Like every other contractual issue facing the League, it's a problem of their own making, but one that's blamed on the avarice of the players and systemic flaws in NHL economics.
For hockey fans, frustrations with a no-trade clause are rarely seen as the players' fault -- even Roberto Luongo has escaped the ire, despite limiting his options to Florida and the Panthers. He was given a contract with those terms, mutually agreed upon, and then wields that power to prevent or direct a trade when the Vancouver Canucks decide to move him.
That blame shifts to the player if they've requested a trade and then stubbornly refuse to broaden their options — see Dany Heatley or, increasingly, Rick Nash — or when a player refuses to move despite having compelling reasons to do so — see Ray Whitney's leveraging at the trade deadline or Mats Sundin's refuse to "take one for the franchise."
Mike Brophy of Sportsnet wants to see the end of them in the next CBA, citing the Sundin flap:
No-trade and no-movement clauses suck the life out of the NHL. Big trades in the NHL used to be commonplace, but with each passing year trade deadline day becomes more and more anti-climactic. For weeks leading up to the deadline we are bombarded with potential deals that could take place (my pal Bruce Garrioch in Ottawa single-handedly trades half of the league in his daily column) only to see fewer and fewer deals of any significance consummated.
Blockbuster trades! And, like, lots of them! Which is great news for media with trade deadline shows to fill … and slightly less-than-great news for players seeking stability and consistency in a business that treats them like cattle.
But what about the fans: Do we like or dislike no-trade clauses?
We ask because Ian Mendes did in the Ottawa Citizen, in an interesting piece on what the fans want from the next Collective Bargaining Agreement. On putting an end to the current no-trade clause rules:
For a passionate hockey fan, there is nothing more frustrating than watching your favourite player demand a trade — and then get to hand-pick his destination. The Dany Heatley and Rick Nash trade demands turned into drawn-out sagas because the two players held all the cards. A no-trade clause used to be about making sure a player stayed in a city, but now it has morphed into giving him a choice of his next destination. My proposal would be to allow a player to choose 10 cities where he would not be willing to play. If a player has a no-trade list that is longer than 10 teams, then maybe it's time to talk about contraction.

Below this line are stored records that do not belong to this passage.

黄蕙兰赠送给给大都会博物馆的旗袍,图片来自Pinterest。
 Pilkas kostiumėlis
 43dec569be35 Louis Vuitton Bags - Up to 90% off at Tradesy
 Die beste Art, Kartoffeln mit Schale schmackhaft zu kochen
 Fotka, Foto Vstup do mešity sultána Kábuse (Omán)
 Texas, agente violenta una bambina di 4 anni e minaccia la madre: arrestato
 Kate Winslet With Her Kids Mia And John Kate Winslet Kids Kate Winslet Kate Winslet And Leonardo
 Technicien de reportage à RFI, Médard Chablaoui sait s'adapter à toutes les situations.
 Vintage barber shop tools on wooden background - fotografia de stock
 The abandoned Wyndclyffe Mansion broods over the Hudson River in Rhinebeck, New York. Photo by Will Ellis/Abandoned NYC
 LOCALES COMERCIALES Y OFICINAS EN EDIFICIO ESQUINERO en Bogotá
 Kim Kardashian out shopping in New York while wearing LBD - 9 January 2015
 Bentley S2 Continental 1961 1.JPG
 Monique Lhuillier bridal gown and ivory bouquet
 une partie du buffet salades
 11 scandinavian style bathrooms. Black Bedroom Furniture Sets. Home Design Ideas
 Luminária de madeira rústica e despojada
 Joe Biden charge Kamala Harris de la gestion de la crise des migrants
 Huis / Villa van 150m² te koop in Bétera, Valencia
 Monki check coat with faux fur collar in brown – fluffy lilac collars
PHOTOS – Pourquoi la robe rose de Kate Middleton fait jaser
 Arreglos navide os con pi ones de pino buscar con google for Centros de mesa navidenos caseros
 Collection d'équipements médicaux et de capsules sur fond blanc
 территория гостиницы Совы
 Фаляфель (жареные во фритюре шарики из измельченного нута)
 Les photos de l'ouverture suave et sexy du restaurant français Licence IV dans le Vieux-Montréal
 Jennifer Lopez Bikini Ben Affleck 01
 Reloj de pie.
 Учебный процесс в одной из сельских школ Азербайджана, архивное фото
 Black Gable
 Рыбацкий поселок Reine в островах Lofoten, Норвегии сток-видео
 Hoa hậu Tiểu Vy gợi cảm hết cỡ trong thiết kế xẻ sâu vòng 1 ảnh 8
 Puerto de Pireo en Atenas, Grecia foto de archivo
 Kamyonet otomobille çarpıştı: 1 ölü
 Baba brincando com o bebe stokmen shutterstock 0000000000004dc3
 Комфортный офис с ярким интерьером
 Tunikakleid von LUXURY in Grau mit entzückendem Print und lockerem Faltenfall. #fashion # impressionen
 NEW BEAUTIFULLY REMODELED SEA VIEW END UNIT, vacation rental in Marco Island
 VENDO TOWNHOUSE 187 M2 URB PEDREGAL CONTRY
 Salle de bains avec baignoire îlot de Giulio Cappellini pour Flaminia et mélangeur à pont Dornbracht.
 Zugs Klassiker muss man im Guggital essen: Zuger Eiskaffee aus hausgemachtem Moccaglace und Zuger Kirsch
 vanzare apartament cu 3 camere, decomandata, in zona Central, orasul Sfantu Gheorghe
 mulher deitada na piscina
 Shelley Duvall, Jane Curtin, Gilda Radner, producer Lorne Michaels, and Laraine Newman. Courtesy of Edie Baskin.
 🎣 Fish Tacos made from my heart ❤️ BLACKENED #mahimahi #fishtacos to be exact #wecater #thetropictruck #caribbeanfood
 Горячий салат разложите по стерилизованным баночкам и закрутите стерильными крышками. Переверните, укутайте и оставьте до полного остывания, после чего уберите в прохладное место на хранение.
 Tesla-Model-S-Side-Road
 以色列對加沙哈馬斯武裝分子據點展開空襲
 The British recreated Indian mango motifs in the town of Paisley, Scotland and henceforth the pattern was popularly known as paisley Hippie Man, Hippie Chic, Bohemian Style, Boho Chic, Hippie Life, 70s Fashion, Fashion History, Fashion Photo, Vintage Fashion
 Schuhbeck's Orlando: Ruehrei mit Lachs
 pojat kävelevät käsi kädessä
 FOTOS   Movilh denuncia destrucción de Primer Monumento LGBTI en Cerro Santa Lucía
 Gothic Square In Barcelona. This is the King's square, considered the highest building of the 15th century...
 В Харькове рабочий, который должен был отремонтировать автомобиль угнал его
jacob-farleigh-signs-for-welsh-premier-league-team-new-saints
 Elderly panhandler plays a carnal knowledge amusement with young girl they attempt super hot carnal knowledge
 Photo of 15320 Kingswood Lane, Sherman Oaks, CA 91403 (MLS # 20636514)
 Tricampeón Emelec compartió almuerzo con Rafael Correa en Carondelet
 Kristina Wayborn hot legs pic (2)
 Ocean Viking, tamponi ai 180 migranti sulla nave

I don't agree with Mendes's assessment of the changing standards of the no-trade clause. It was always about limiting options in case a team attempted to trade the player; i.e., giving the employee a voice in the separation process, and in most cases dictating terms. It feels like the intent of the NTC has shifted because we see so many GMs going back on their perceived "word" not to deal them.
This arrangement described above already exists in some cases, but doesn't speak to whether the NTC is good or bad for hockey.
I feel it's good, despite its frustrations, because it offers an added layer of protection to the player (and his family, says the father of a 2-year-old daughter) that the team can't simply drop a trade bomb in Year 2 of an 8-year deal without some level of trepidation or negotiation.
(Unless of course you're signing with the Philadelphia Flyers, in which case a dozen-year term or a no-trade clause is no match for Paul Holmgren.)
Yes, they've put a damper on player movement, as have long-term contracts. But in both of those cases, they've also (a) aided some of the NHL's weaker franchises in attracting and/or retaining talent and (b) therefore have helped maintain parity.
Would you like to see the no-trade clause dealt away in the next CBA?